Digital Catapult announces new IoT regional partners

Posted on 1 Dec 2017 by Jonny Williamson

Digital Catapult announced its partners in establishing Low Power Wide Area Networks (LPWAN) in three locations across the UK, following competitive Open Call.

The first Digital Catapult Centre opened in London in November 2014 - image courtesy of Digital Catapult.
The first Digital Catapult Centre opened in London in November 2014 – image courtesy of Digital Catapult.

Sunderland Software City, Ulster University and Amphy Ltd. have been awarded funding, as part of the Catapult’s Things Connected programme, to establish infrastructure for IoT development.

The three networks in the North East & Tees Valley, Northern Ireland and Bournemouth respectively, will expand upon Digital Catapult’s existing network in London and will be free to use for experimentation and prototyping, with associated SME innovation programmes.

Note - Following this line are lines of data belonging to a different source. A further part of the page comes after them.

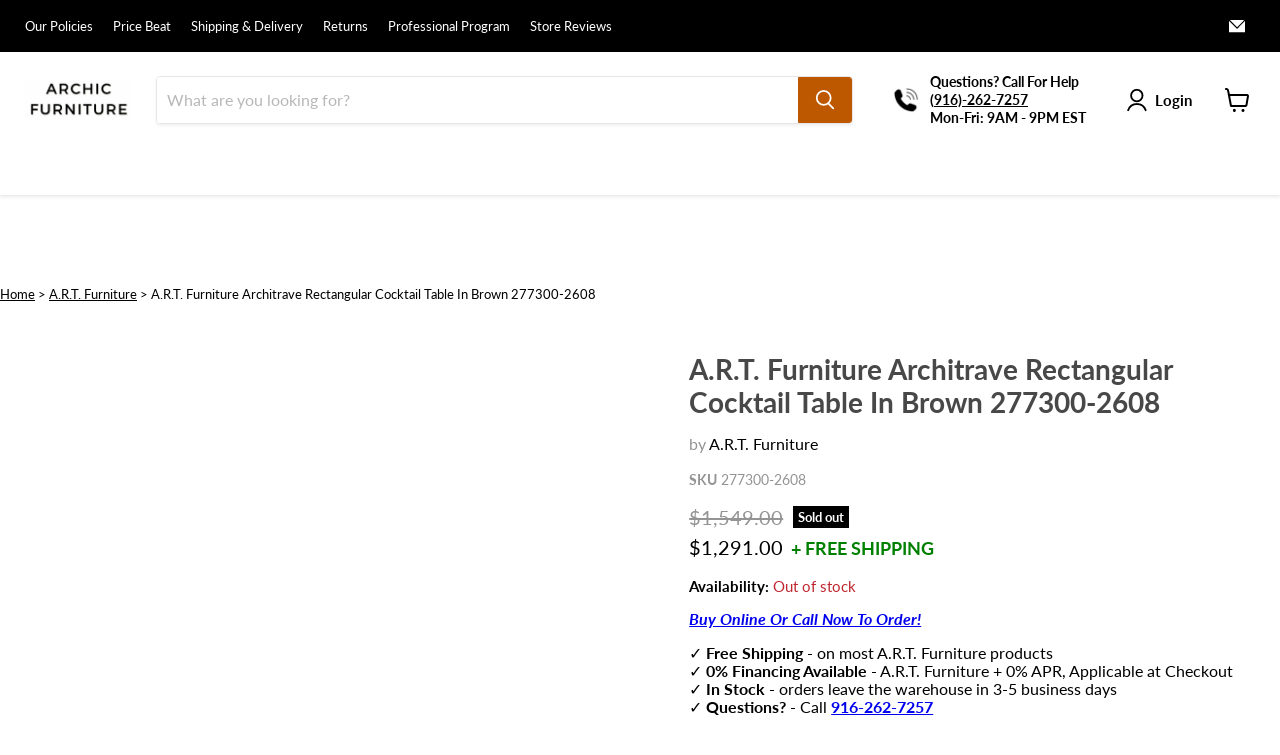

--- FILE ---
content_type: application/javascript
request_url: https://faq.ddshopapps.com/js/stores/home-decor-store-tz.myshopify.com/ddshop-faq.js?v=1769605622
body_size: 4948
content:
var ddshop_faq_data = "[base64]";var ddshop_faq_category_data = "[base64]/[base64]/[base64]/[base64]/[base64]";var margin_top = 20;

Partnerships were awarded following a competitive Open Call, whereby consortia submitted their plans for IoT testing and development through varied initiatives across the private and public sectors.

From remote healthcare and wellness monitoring, to improving efficiency in the manufacturing sector, connected technologies will enable regions to better meet local business challenges and drive economic growth.

Dr Jeremy Silver, CEO at Digital Catapult, explains: “With 25% of IoT services expected to be delivered over LPWAN by 2025, failure to establish an accessible network could dull the UK’s competitive edge.

“The Things Connected programme aims to counter this threat by supporting the development of IoT, placing the UK in a better position to grasp a sizable chunk of this multitrillion-dollar global market.

“Its regional roll-out will democratise resulting economic growth, ensuring that businesses across the country reap the day-to-day rewards this technology offers.”

  • Sunderland Software City will employ the network to develop smart water metering, streamline supply chain logistics and improve rail infrastructure.
  • Ulster University will drive efficiencies in healthcare service provision and manufacturing distribution. It will also use connected sensors to better understand tourism patterns.
  • Amphy is working with WND UK to develop smart street barriers that will improve safety and monitoring systems for landslides, which it hopes to export to other vulnerable areas.

Partners were selected for the programme based on the range of potential IoT applications they presented and their commitment to driving IoT development for the benefit of local businesses. Geography was also a factor.

Sunderland, Ulster and Bournemouth have diverse topography, which will be assessed during the programme for its impact on Network success. This can then factor into future plans for network development.

Silver comments: “IoT is set to revolutionise British business. Businesses using LPWAN-based IoT stand to benefit from low-cost connected tracking and monitoring capabilities, driving significant efficiencies.

“LPWAN technology is particularly suited to fundamental, low-data IoT requirements – connecting devices that send small amounts of data over a long range, using very little battery life.”